Task requirements:
1. Write out the part of the French press thread that begins at the words "how hard do" and stops after the words "clean up easier.".
2. Show every line of the rows that contains the word "left". Case counts, so match it exactly.

Text shown:

# pressing in a french press



## adam_n_eve (Feb 11, 2015)

okay then a simple question for you guys...

how hard do you press? not in the actually pressing down of the plunger but actually onto the coffee at the bottom? i know some people dont plunge at all but i've tried that and didnt enjoy the results. so do you press hard onto the coffee or just let the plunger sit on top?


----------



## MWJB (Feb 28, 2012)

What didn't you enjoy about the 'no plunge' results?

I wouldn't let the plunger touch the coffee bed at all, unless maybe at the end of your steep time it has naturally settled there. After pouring I might squash down the bed with the plunger to expel liquid from the bed & make clean up easier.

The biggest problem with French press is silt getting in the brew, some are better than others, but usually the plunger mesh is never fine enough to prevent a lot of silt getting through, so minimal disturbance is a good route.


----------



## adam_n_eve (Feb 11, 2015)

im not sure what it was with the 'no plunge' method i cant remember the specifics of the brew but i remember thinking "hmm wont bother with that again" maybe i over / under did the times perhaps i'll try again. i've only got a cheap press (£5 from dunelm mill) at work but in terms of keeping out the silt it's really good. much better than the large one we have at home.


----------



## MWJB (Feb 28, 2012)

OK, the plunge itself should have minimal effect on the extraction of the coffee, so I'd agree that timing, dosing, or grind might be more relevant?

Before trying to pour through the mesh, make sure any floating grounds are sunk, just touch them with the back of a spoon, or see if a little swirl of the pot does it - you don't want a cake of grinds wedged up against the mesh that you're trying to pour through. Give it a few more mins to settle then pour.

Maybe plunging a little below the surface won't make too much difference?


----------



## Clue (Mar 16, 2015)

I've had great results with skimming the surface crud off pre plunge after a 30 seconds bloom and a 3 min 30 seconds rest (great results) and I've tried reverse plunge and had mixed results with that....... what this no plunge malarkey??....


----------



## adam_n_eve (Feb 11, 2015)

the coffe im using doesnt seem to get a block of grinds (maybe it's the 1 min bloom i do) but i skim off the froth and scum and then plunge. perhaps i'll have another go with the plunge-less pour tomorrow


----------



## adam_n_eve (Feb 11, 2015)

Clue said:


> I've had great results with skimming the surface crud off pre plunge after a 30 seconds bloom and a 3 min 30 seconds rest (great results) and I've tried reverse plunge and had mixed results with that....... what this no plunge malarkey??....


that's similar to me. 1 min bloom, then a 4 min brew and skim off the scum at 1:45 of the brew.

no plunge is as it says simply not plunging at all and simply pouring through the plunger whilst at the top.

Material provided:
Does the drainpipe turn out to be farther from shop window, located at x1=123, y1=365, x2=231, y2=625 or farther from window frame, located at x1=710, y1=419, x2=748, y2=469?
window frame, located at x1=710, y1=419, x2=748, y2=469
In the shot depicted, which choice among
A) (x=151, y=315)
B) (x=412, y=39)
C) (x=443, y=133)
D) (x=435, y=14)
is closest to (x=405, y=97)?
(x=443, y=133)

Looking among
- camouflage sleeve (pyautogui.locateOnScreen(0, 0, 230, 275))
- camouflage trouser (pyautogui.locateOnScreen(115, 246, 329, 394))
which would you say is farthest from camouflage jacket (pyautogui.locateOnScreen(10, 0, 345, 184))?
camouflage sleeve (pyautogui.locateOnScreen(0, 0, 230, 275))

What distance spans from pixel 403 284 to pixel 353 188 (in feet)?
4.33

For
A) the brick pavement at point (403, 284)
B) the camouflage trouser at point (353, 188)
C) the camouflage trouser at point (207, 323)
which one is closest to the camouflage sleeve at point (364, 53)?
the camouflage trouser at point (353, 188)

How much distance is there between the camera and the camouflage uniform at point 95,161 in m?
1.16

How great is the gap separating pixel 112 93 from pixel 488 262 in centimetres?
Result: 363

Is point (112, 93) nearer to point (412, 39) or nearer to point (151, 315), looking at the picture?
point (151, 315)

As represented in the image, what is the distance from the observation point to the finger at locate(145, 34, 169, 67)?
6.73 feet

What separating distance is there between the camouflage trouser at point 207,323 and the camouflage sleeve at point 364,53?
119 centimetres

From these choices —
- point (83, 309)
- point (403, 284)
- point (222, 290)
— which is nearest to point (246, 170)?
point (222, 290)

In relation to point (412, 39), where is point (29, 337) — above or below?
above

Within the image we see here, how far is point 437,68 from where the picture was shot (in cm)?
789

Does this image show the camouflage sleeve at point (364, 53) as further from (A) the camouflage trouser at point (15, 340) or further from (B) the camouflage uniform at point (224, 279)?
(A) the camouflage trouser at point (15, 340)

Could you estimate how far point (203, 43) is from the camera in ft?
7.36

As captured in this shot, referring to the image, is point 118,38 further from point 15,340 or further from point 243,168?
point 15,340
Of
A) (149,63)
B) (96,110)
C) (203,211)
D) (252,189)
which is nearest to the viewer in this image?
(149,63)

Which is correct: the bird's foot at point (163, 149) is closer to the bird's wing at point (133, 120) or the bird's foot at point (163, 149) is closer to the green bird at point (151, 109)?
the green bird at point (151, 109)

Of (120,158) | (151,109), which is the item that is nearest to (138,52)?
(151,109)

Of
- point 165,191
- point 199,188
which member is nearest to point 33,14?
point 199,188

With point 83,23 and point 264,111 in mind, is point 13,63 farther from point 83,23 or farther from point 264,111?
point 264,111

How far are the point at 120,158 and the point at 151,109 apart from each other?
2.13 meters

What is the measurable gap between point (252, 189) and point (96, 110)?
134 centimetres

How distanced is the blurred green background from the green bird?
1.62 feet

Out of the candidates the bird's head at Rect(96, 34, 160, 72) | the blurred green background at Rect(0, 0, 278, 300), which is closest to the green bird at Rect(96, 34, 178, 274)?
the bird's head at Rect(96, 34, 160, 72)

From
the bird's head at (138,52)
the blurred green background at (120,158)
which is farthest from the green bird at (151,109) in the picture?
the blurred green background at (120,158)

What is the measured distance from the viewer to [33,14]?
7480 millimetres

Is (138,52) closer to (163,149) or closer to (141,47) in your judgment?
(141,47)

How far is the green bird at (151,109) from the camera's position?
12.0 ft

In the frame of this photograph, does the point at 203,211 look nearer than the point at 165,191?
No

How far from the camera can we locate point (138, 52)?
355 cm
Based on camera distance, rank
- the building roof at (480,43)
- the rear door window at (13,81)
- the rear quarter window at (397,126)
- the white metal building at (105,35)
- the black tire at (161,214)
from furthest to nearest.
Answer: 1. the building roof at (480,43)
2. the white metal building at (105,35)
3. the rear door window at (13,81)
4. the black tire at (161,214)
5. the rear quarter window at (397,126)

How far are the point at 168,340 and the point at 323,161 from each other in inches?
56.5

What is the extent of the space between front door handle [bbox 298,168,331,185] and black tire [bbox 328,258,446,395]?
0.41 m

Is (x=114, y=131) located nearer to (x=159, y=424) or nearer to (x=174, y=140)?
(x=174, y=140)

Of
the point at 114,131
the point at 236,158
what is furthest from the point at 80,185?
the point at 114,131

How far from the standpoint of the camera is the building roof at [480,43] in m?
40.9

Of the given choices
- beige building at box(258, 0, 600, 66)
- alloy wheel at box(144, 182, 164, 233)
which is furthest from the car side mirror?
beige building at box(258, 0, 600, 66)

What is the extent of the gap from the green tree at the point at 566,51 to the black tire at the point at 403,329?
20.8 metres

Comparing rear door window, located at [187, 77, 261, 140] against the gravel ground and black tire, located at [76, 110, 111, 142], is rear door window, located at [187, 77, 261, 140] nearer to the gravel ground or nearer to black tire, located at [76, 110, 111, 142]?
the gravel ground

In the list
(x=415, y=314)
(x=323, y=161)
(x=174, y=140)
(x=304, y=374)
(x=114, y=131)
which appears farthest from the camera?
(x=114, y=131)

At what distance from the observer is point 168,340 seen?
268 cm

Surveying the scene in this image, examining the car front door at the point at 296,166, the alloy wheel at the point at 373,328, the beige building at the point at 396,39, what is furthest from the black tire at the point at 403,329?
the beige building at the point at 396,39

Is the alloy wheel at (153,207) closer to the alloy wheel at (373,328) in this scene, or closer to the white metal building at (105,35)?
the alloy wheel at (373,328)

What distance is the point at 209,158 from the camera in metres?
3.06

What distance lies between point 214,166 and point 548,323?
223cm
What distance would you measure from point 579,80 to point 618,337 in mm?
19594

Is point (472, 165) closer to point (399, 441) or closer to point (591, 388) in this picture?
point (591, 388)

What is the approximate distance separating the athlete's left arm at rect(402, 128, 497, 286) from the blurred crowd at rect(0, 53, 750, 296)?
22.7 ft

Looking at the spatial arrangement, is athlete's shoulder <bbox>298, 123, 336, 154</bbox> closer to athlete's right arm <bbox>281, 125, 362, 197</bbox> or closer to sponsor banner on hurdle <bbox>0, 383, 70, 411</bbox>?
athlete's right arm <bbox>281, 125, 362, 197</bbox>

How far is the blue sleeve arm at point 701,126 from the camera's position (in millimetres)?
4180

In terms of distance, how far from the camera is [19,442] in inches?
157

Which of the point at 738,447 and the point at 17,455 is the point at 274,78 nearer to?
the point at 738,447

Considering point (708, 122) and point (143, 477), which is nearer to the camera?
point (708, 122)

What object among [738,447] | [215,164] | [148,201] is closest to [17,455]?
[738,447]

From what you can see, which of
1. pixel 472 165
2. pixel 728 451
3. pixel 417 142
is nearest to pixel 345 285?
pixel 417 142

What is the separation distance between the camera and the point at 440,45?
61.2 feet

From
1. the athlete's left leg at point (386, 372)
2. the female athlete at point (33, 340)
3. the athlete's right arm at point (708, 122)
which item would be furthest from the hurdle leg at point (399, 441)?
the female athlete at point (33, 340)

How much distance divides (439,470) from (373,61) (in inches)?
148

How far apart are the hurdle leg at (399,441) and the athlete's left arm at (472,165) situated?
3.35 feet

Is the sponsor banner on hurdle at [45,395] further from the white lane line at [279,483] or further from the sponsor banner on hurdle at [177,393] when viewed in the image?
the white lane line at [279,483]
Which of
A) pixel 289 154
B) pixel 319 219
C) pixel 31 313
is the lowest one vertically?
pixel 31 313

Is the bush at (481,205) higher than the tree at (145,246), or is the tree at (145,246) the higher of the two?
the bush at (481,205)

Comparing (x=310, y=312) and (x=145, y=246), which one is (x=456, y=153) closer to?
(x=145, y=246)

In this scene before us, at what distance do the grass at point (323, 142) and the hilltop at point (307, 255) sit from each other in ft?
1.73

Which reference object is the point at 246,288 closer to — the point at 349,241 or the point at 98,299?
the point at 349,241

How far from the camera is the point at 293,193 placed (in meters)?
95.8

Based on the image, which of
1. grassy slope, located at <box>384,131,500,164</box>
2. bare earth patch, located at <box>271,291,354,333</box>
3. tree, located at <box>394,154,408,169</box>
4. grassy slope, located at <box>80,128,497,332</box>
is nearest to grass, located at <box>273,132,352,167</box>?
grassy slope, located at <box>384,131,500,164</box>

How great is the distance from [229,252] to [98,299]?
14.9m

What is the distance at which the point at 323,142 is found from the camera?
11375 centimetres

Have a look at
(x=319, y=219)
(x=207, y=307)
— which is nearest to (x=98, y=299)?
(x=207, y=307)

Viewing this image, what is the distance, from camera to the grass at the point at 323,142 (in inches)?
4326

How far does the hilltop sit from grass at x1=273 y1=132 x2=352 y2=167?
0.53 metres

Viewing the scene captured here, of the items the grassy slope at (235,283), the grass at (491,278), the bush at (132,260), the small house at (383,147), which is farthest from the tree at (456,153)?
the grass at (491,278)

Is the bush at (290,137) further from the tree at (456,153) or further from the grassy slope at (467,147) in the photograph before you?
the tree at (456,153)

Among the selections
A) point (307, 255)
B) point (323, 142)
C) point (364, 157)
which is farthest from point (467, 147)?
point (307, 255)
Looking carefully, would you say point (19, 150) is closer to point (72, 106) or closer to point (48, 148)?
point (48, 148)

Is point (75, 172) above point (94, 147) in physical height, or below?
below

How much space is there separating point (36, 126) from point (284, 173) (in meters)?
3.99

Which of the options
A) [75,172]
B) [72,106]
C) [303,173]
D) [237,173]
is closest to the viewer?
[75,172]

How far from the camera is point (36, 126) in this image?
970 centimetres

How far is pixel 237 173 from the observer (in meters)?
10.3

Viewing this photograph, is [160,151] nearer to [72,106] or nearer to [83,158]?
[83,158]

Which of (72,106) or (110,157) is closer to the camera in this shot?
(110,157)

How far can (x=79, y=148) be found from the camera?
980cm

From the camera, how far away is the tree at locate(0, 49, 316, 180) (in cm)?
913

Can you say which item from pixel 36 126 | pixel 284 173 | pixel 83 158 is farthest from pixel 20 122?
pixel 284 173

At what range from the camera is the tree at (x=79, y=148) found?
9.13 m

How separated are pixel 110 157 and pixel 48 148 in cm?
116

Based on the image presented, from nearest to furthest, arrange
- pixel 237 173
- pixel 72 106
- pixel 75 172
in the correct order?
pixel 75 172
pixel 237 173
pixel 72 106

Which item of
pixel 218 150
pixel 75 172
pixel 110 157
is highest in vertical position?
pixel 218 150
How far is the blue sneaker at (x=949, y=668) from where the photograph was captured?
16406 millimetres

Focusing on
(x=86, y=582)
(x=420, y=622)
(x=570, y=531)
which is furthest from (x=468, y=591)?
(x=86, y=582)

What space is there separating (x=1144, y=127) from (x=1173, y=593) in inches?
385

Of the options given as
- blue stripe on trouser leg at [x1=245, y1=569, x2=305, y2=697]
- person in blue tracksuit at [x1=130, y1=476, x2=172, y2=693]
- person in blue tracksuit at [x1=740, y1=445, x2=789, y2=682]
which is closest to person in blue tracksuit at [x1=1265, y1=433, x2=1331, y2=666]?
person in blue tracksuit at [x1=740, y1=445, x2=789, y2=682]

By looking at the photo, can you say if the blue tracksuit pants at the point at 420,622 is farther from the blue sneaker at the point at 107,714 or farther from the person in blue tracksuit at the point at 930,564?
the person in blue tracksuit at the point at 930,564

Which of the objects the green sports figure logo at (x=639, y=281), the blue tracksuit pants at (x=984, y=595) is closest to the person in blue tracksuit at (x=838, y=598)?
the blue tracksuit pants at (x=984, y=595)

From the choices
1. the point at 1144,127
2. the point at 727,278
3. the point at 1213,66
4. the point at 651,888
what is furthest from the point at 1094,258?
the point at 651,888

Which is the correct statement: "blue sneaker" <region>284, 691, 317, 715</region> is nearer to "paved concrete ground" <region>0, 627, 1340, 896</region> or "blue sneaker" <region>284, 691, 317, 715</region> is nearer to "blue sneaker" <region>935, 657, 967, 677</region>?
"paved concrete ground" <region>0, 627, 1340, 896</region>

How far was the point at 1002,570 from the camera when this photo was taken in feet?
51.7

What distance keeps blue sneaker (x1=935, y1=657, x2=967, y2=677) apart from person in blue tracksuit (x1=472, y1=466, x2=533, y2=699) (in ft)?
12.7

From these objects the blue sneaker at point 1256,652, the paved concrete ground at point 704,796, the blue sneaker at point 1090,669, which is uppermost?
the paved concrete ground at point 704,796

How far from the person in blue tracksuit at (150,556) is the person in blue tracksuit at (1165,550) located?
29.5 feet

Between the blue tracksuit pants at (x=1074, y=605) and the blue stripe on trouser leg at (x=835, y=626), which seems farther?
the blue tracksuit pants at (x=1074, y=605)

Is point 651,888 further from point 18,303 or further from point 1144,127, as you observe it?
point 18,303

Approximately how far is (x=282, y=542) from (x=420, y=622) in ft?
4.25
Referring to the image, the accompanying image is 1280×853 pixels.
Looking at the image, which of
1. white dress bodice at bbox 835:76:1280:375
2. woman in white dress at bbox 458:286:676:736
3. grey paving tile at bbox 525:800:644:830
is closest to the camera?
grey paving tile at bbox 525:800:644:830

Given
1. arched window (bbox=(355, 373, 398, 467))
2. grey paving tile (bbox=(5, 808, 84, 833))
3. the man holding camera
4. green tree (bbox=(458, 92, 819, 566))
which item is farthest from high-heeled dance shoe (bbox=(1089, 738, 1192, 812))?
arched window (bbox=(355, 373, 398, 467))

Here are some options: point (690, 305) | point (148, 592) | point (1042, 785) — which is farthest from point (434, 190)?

Results of the tasks:
1.
how hard do you press? not in the actually pressing down of the plunger but actually onto the coffee at the bottom? i know some people dont plunge at all but i've tried that and didnt enjoy the results. so do you press hard onto the coffee or just let the plunger sit on top?


----------



## MWJB (Feb 28, 2012)

What didn't you enjoy about the 'no plunge' results?

I wouldn't let the plunger touch the coffee bed at all, unless maybe at the end of your steep time it has naturally settled there. After pouring I might squash down the bed with the plunger to expel liquid from the bed & make clean up easier.

2.
What is the approximate distance separating the athlete's left arm at rect(402, 128, 497, 286) from the blurred crowd at rect(0, 53, 750, 296)?
1. the athlete's left leg at point (386, 372)
How far apart are the hurdle leg at (399,441) and the athlete's left arm at (472,165) situated?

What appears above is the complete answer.